La Suprema Corte (Cass. 11.09.2015 n. 17971) ha assimilato tale posizione a quella del comodatario, ritenendo sussistente, senza soluzione di continuità anche nel caso in cui l’immobile venga alienato a terzi, un doppio qualificato titolo detentivo: il primo costituito dalla convivenza di fatto con il proprietario dante causa, il secondo dalla destinazione dell’immobile a casa familiare anche prima dell’alienazione.

Tale assimilazione ha determinato un’importante conseguenza nei rapporti tra genitore assegnatario, genitore proprietario-alienante e terzo acquirente, conferendo al primo la possibilità di esercitare l’opponibilità infranovennale del provvedimento di assegnazione  anche se esso sia stato emesso in epoca successiva alla vendita dell’immobile.
_ _ _
RICHIESTA SCRITTA A:
Riscrivi tutta la parte del testo sulla casa familiare che va da "La Suprema Corte" fino a "alla vendita dell’immobile.", con "acquirente successivo" al posto di "terzo acquirente".
RICHIESTA SCRITTA B:
Scrivi il seguito del testo sulla casa familiare a partire dalla sua ultima frase.

DATI FORNITI:
_ _ _
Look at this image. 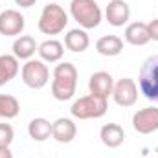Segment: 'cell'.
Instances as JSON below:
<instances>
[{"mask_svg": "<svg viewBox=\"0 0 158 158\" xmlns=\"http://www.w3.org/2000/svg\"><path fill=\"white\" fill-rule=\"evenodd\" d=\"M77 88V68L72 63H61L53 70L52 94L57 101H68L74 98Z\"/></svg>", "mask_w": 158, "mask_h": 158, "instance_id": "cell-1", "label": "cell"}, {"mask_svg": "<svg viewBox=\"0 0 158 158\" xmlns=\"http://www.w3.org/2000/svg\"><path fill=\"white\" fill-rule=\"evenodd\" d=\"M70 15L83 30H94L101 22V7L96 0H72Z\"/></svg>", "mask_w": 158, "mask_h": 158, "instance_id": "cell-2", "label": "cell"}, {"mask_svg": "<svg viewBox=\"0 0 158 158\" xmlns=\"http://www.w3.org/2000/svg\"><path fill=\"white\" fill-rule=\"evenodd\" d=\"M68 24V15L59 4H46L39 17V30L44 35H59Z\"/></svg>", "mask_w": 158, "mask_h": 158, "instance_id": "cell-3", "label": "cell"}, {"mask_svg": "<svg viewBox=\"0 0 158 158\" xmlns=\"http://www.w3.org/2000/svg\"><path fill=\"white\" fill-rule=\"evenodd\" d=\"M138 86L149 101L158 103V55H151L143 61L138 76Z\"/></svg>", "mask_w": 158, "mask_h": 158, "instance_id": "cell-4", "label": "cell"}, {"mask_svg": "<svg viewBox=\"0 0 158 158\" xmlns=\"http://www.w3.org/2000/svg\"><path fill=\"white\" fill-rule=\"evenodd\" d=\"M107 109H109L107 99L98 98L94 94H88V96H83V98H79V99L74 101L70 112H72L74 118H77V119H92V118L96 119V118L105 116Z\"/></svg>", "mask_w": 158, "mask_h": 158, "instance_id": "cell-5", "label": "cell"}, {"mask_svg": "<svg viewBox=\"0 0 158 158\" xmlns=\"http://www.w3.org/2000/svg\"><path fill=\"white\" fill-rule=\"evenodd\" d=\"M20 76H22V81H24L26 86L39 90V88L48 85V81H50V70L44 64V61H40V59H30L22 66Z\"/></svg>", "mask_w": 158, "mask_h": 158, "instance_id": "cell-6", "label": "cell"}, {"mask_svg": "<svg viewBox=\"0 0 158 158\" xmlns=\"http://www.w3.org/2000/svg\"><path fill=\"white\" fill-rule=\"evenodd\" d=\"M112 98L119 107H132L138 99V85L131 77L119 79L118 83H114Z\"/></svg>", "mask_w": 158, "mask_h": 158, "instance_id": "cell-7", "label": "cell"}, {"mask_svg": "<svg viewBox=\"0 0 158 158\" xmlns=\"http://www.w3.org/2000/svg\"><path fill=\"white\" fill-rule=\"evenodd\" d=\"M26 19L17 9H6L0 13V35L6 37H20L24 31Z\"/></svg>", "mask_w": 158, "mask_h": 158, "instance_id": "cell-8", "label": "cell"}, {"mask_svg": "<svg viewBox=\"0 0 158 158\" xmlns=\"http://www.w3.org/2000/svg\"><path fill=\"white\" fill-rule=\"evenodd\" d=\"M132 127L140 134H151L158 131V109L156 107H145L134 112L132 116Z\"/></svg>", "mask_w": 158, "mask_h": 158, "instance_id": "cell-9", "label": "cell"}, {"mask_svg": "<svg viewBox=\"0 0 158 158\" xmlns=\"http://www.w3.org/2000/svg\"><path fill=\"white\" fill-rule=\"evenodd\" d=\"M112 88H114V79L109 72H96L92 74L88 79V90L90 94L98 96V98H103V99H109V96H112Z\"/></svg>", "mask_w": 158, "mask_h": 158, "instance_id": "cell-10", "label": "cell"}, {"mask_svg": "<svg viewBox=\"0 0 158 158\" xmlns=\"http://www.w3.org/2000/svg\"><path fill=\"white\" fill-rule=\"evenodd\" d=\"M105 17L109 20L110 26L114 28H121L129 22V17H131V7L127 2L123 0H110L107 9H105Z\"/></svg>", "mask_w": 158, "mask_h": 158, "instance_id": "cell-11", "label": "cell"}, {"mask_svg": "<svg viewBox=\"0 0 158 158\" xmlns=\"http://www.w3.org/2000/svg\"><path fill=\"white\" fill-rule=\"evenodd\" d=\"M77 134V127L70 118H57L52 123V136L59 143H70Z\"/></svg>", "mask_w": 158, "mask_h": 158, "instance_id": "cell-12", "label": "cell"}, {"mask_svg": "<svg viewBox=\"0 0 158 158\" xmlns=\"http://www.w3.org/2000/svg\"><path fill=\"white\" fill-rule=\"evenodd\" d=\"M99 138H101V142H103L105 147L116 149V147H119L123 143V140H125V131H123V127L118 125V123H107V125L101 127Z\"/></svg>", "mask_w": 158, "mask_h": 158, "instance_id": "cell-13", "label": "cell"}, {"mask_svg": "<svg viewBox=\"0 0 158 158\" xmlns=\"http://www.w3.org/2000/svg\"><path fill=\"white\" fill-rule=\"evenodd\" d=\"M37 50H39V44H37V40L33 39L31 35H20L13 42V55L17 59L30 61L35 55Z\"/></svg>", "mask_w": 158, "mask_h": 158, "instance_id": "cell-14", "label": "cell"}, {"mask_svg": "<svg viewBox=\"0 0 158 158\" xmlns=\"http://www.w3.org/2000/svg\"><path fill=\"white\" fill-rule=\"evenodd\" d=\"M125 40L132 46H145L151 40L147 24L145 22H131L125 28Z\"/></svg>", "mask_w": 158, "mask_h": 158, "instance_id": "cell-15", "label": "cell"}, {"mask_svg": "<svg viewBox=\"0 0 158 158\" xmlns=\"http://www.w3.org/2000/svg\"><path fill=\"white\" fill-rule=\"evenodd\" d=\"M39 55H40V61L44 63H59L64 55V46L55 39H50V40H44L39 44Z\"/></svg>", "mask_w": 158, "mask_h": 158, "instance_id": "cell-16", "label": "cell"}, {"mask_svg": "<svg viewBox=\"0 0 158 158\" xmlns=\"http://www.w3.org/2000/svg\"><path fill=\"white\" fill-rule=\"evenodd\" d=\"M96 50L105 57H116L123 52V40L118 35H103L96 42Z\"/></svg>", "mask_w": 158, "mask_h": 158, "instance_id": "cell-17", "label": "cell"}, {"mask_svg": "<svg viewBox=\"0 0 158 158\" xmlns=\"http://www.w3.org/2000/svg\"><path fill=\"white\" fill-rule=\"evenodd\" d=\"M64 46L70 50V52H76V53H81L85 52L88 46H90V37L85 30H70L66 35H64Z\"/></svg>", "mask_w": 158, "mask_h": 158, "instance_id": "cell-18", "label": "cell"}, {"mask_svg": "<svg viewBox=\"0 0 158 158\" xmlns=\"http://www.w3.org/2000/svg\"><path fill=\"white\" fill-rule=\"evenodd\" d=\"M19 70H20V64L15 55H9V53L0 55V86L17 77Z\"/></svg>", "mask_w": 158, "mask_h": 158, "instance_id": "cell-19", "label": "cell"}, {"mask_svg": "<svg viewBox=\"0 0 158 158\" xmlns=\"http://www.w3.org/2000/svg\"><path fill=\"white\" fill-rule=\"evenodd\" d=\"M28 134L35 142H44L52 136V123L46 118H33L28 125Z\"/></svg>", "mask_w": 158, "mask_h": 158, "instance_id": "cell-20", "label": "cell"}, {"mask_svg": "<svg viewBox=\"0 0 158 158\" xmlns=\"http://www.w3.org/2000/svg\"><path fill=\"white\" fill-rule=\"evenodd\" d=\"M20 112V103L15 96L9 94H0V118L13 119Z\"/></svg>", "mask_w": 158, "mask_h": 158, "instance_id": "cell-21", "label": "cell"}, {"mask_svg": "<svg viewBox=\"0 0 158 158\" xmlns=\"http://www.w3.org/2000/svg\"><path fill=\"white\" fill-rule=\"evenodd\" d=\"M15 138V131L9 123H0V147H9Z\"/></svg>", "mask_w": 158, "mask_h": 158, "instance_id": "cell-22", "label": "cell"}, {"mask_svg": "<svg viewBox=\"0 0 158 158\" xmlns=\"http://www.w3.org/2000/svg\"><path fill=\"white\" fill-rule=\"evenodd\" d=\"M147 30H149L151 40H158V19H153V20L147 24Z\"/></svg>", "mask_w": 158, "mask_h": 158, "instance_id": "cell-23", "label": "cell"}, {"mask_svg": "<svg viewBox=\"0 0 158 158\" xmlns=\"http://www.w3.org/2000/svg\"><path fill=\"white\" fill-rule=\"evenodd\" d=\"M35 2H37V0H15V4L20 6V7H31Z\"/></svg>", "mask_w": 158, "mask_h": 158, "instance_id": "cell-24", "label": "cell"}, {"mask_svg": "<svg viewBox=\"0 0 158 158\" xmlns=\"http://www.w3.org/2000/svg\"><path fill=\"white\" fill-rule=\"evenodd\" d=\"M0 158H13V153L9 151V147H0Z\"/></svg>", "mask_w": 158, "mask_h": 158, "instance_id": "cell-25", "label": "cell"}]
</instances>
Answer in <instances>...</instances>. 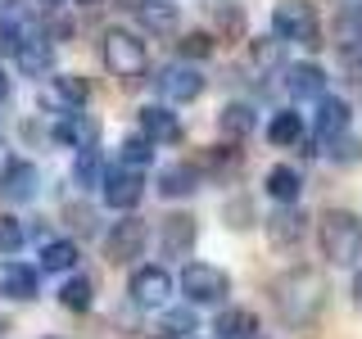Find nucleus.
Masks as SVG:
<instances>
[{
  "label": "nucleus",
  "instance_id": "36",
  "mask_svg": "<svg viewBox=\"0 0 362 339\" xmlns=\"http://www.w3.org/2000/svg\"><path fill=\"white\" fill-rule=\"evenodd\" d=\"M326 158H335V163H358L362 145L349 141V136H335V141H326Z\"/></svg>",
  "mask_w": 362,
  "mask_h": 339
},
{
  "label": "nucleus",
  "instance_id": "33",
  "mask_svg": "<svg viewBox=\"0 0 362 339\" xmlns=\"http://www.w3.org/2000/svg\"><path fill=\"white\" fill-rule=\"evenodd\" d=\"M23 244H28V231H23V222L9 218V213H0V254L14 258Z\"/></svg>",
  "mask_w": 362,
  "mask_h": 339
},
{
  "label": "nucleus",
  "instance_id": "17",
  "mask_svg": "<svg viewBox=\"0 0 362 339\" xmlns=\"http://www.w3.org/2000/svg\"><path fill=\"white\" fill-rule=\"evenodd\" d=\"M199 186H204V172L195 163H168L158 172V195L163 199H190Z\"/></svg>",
_ _ _
RISPOSTA AL COMPITO A:
La Suprema Corte (Cass. 11.09.2015 n. 17971) ha assimilato tale posizione a quella del comodatario, ritenendo sussistente, senza soluzione di continuità anche nel caso in cui l’immobile venga alienato a terzi, un doppio qualificato titolo detentivo: il primo costituito dalla convivenza di fatto con il proprietario dante causa, il secondo dalla destinazione dell’immobile a casa familiare anche prima dell’alienazione.

Tale assimilazione ha determinato un’importante conseguenza nei rapporti tra genitore assegnatario, genitore proprietario-alienante e acquirente successivo, conferendo al primo la possibilità di esercitare l’opponibilità infranovennale del provvedimento di assegnazione  anche se esso sia stato emesso in epoca successiva alla vendita dell’immobile.

RISPOSTA AL COMPITO B:
Il fondamento di tale decisione risiede nel fatto che la relazione con l’immobile, in virtù della predetta destinazione, non ha natura precaria ma è caratterizzata da un vincolo di scopo che si protrae sino a quando i figli non diverranno maggiorenni ed economicamente autosufficienti.

Infine, qualora l’acquirente sia stato a conoscenza al momento dell’acquisto della destinazione dell’immobile ad abitazione familiare, l’opponibilità infranovennale sarà possibile anche in assenza di trascrizione.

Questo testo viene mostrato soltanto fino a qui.